(WASHINGTON) — President Obama has been busy recently, his schedule filled with lunch and dinner dates with Republican leaders as part of his new charm offensive. Republicans seem to be receptive to Obama’s new tune.
“If we’re going to really get to an agreement, this is a good step,” Wisconsin’s Senator Ron Johnson, told George Stephanopoulos on ABC News’ This Week. “You have to start meeting with people. You have to start developing relationships. You’ve got to spend a fair amount of time figuring out what we agree on first.”
Most Republicans also seem to be rejecting the notion that the charm offensive is nothing but a political front, and believe that Obama is truly dedicated to dealing with the sequester.

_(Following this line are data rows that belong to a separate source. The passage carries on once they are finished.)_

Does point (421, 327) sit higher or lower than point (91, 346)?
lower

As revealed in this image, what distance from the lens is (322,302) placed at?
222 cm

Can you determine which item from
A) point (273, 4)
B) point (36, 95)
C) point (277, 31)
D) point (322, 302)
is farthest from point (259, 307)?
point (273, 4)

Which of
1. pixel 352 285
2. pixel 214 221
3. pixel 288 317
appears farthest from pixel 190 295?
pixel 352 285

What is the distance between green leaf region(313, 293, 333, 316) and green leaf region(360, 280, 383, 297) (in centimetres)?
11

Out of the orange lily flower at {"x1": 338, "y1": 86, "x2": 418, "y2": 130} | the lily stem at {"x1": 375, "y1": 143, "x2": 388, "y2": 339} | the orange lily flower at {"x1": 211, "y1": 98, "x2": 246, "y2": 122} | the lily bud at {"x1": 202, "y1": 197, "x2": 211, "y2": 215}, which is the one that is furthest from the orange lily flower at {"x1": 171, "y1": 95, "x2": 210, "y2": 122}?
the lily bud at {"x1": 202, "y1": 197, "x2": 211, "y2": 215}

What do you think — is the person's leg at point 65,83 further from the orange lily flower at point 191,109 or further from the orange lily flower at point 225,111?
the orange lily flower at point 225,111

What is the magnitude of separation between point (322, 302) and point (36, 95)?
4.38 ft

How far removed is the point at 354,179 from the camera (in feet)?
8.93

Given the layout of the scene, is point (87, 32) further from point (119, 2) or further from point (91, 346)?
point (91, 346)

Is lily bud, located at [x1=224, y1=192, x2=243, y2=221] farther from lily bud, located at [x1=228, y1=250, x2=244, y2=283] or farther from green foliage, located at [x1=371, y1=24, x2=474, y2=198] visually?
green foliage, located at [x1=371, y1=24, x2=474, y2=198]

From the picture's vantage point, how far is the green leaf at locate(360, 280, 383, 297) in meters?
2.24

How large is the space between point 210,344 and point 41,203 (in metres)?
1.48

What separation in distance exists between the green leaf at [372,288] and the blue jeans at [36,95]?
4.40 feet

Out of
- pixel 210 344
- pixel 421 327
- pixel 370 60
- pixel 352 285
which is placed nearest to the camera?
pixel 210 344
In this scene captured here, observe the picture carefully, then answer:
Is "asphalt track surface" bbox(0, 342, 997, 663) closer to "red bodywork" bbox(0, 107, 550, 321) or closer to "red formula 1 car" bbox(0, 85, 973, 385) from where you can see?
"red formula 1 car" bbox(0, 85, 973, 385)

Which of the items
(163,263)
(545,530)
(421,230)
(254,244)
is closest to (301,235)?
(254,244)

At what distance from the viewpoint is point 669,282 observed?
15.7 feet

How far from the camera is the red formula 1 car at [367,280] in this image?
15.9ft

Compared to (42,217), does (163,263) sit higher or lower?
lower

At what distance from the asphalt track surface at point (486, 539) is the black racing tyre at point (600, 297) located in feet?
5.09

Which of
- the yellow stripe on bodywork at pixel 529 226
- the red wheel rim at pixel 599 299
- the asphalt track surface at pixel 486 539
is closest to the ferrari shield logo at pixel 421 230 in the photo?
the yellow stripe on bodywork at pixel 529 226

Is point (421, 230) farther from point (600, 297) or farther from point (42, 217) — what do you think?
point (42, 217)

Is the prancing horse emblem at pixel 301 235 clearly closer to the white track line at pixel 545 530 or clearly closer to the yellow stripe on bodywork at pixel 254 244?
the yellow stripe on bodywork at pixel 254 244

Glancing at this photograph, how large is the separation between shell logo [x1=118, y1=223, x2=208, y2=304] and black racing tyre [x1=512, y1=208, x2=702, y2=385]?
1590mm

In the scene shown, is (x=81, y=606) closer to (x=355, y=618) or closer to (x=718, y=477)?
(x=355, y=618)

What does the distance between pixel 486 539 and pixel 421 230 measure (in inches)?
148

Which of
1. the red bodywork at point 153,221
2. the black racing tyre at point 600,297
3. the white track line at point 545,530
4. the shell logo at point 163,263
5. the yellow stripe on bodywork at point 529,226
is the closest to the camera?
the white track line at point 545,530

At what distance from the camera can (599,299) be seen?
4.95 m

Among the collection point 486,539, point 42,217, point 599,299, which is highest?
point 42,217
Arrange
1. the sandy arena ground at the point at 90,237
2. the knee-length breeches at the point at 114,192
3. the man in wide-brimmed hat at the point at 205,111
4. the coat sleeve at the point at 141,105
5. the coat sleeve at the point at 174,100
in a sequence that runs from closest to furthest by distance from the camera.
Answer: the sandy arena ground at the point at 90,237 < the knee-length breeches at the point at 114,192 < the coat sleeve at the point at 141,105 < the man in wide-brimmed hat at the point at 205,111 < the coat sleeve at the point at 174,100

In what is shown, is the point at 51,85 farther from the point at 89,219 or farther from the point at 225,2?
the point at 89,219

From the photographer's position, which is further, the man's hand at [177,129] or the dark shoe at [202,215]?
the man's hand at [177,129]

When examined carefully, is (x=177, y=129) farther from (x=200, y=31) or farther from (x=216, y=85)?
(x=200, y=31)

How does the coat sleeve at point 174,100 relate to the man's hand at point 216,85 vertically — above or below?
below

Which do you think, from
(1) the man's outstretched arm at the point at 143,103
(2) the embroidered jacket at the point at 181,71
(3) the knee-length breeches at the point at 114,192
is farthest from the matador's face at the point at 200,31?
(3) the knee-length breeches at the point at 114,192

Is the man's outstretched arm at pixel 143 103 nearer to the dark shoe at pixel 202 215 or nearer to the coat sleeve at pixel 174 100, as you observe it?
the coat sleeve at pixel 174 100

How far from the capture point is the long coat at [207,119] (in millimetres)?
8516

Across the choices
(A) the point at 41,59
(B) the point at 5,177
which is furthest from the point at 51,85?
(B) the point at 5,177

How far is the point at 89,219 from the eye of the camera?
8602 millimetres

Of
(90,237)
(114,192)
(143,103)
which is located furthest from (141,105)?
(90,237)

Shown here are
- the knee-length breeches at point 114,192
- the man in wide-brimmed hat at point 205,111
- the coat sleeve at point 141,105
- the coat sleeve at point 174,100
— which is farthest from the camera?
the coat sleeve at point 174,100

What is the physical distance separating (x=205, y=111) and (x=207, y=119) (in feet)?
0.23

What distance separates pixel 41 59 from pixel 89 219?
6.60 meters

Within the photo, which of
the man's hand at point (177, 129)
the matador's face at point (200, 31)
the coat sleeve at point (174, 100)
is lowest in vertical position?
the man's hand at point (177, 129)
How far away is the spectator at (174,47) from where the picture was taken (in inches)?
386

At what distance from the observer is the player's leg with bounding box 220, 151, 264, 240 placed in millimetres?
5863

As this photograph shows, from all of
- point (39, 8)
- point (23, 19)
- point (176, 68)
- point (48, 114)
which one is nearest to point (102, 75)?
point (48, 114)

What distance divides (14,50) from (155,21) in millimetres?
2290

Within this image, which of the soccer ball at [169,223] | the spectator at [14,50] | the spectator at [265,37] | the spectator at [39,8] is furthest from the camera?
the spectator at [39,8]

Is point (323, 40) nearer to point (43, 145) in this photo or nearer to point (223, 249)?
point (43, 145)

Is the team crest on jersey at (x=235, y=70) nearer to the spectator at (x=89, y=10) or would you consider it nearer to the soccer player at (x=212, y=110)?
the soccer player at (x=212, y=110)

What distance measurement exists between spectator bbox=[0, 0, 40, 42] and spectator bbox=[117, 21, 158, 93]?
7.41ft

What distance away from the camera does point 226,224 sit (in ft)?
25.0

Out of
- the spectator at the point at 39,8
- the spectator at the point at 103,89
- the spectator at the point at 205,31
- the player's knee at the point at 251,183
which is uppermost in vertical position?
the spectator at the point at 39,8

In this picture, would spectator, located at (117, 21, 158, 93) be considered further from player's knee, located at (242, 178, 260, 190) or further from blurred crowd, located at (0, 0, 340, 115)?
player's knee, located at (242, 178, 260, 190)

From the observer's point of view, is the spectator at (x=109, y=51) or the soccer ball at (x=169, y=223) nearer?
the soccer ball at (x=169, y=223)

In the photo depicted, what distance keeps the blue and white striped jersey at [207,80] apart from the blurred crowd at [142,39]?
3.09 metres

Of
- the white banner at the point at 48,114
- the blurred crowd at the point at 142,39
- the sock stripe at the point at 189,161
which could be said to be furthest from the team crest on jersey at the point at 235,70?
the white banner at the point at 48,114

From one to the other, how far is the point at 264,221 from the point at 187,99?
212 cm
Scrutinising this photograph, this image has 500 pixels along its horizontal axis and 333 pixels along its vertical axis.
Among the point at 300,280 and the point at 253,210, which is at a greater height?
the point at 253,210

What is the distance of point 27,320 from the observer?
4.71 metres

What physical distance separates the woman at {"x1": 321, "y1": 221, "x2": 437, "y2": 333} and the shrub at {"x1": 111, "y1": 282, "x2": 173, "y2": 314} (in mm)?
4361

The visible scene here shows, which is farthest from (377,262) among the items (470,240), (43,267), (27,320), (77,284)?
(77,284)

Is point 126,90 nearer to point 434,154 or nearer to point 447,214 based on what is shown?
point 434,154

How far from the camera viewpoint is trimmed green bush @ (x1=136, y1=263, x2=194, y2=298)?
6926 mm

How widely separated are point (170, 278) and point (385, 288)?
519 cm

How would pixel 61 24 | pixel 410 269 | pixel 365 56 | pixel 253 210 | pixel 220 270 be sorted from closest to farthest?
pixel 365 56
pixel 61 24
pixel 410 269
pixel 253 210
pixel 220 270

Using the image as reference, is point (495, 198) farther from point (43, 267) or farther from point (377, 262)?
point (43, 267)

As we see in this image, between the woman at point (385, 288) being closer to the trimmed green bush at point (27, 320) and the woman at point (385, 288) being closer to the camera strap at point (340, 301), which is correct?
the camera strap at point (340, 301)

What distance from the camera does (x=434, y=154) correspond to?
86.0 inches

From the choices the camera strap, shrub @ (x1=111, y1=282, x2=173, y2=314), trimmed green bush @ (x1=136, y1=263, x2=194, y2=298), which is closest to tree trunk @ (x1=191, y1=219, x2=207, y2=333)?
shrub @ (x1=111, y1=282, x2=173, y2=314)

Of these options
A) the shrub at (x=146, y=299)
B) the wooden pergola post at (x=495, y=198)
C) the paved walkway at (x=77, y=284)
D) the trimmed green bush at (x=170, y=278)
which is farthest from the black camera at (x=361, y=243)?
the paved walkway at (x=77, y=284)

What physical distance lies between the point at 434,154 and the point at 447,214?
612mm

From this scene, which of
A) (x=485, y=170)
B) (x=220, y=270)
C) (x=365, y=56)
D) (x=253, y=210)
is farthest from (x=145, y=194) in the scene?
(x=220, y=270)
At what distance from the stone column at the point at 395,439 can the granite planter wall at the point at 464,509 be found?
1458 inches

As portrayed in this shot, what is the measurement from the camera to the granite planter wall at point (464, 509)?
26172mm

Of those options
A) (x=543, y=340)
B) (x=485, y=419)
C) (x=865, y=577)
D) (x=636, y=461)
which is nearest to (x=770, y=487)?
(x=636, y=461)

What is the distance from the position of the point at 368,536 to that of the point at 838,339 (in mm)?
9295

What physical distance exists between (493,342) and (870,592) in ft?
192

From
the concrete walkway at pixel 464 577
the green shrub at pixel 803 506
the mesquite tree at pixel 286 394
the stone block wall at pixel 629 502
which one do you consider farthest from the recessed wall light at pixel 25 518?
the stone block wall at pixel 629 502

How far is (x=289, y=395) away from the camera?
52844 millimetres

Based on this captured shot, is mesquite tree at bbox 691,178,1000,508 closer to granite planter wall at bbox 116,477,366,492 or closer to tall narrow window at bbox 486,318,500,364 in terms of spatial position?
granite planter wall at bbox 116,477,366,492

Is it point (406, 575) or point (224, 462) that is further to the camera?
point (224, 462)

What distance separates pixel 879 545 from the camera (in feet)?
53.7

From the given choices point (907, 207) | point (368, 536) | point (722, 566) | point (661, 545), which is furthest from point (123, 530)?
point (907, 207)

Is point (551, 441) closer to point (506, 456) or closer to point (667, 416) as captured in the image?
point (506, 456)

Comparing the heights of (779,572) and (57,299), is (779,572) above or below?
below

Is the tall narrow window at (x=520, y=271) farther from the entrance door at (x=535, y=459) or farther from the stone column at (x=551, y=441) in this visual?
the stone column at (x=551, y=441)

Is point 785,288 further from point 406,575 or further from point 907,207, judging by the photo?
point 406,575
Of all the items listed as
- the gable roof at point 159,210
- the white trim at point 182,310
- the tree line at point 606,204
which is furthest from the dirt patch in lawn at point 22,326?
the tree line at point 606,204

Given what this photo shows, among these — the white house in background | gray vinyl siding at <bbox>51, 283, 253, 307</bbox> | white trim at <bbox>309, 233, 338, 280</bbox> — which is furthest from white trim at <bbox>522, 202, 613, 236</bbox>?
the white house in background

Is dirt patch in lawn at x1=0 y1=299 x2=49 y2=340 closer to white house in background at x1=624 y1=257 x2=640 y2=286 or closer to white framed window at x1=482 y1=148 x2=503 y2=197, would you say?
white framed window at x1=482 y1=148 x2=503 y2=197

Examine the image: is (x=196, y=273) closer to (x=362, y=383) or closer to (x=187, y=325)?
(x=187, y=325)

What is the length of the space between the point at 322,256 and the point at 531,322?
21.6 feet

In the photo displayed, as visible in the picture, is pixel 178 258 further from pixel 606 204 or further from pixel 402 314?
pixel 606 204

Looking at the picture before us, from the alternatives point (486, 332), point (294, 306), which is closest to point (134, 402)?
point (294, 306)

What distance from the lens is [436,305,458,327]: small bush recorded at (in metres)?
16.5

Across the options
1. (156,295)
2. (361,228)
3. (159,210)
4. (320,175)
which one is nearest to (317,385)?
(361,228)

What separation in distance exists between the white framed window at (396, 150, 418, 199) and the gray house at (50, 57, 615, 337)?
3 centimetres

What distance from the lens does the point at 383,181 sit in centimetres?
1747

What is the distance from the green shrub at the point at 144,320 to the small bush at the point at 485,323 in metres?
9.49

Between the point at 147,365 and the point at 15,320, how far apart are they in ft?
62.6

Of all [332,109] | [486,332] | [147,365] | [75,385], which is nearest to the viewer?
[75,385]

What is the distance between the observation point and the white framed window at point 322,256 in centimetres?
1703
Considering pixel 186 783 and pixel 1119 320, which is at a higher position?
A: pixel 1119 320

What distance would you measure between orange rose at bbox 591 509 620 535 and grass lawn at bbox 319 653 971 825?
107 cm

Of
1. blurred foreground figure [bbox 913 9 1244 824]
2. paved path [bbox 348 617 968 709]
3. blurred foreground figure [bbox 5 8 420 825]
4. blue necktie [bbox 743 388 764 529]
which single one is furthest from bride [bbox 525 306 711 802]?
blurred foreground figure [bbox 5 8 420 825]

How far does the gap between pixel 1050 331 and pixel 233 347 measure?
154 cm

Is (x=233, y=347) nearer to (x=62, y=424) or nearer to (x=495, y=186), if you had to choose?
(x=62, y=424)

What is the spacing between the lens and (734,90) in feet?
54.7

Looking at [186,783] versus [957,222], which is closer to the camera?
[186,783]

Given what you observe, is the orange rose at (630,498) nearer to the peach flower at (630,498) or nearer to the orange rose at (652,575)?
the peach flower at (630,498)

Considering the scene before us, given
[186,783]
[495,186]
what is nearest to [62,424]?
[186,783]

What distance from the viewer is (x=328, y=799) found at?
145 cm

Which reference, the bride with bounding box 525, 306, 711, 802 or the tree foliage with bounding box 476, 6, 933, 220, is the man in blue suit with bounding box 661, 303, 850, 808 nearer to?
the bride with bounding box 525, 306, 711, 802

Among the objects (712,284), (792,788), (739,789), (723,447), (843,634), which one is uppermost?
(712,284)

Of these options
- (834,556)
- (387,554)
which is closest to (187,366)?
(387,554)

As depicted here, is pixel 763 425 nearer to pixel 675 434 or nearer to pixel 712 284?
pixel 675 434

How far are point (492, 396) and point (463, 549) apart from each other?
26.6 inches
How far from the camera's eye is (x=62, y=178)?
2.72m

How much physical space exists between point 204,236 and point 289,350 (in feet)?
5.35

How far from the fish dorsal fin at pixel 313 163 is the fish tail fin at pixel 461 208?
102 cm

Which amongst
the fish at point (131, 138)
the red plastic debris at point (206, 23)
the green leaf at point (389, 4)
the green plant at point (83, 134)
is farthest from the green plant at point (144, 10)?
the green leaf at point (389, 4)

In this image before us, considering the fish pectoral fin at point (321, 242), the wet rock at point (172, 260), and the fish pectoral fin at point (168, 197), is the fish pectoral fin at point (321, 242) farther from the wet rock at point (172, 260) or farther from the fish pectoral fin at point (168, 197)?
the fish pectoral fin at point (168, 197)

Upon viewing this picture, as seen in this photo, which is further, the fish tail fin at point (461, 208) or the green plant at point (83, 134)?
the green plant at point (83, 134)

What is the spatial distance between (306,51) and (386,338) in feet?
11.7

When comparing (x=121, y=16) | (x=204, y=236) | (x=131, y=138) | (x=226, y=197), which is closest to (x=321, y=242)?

“I’m welcoming with open arms. I think the president is tremendously sincere. I don’t think this is just a political change in tactic,” Senator Tom Coburn of Oklahoma said on NBC’s Meet the Press.
“It’s time to start leading, and the way you do that is quit poking your finger in people’s eyes and start building relationships, and I think he’s got a great chance to accomplish a big deal,” he said. “But, you know, you’ve got a lot of scabs and sores on people that it’s going to take a while for that to heal.”
Republican Representative Paul Ryan was appreciative of the Obama’s change in tone, noting that this was the first time he had actually had a chance to really talk to the president, despite running against him in 2012.
“I’ve never really had a conversation with him, on these issues before. I am excited that we had the conversation,” Ryan said during an appearance on Fox News Sunday.
Democrats also said the president’s outreach to the other side of the isle was a positive step.
“I think the meetings are a good idea because you understand each other better and you may get a measure of courage,” House Minority Leader Nancy Pelosi said on CNN’s State of the Union. “All of us come here to get a job done for the American people, and certainly that is the case with the president of the United States. He’s been very bipartisan in his approach.”
Republican Representative Cory Gardner of Colorado said he liked the charm offensive, and thought it was a promising step, but he doesn’t expect the outreach to result in an agreement right away, saying on NBC’s Meet the Press, “I hope that he’s genuine, but I don’t think we’ll be doing the Harlem Shake anytime soon.”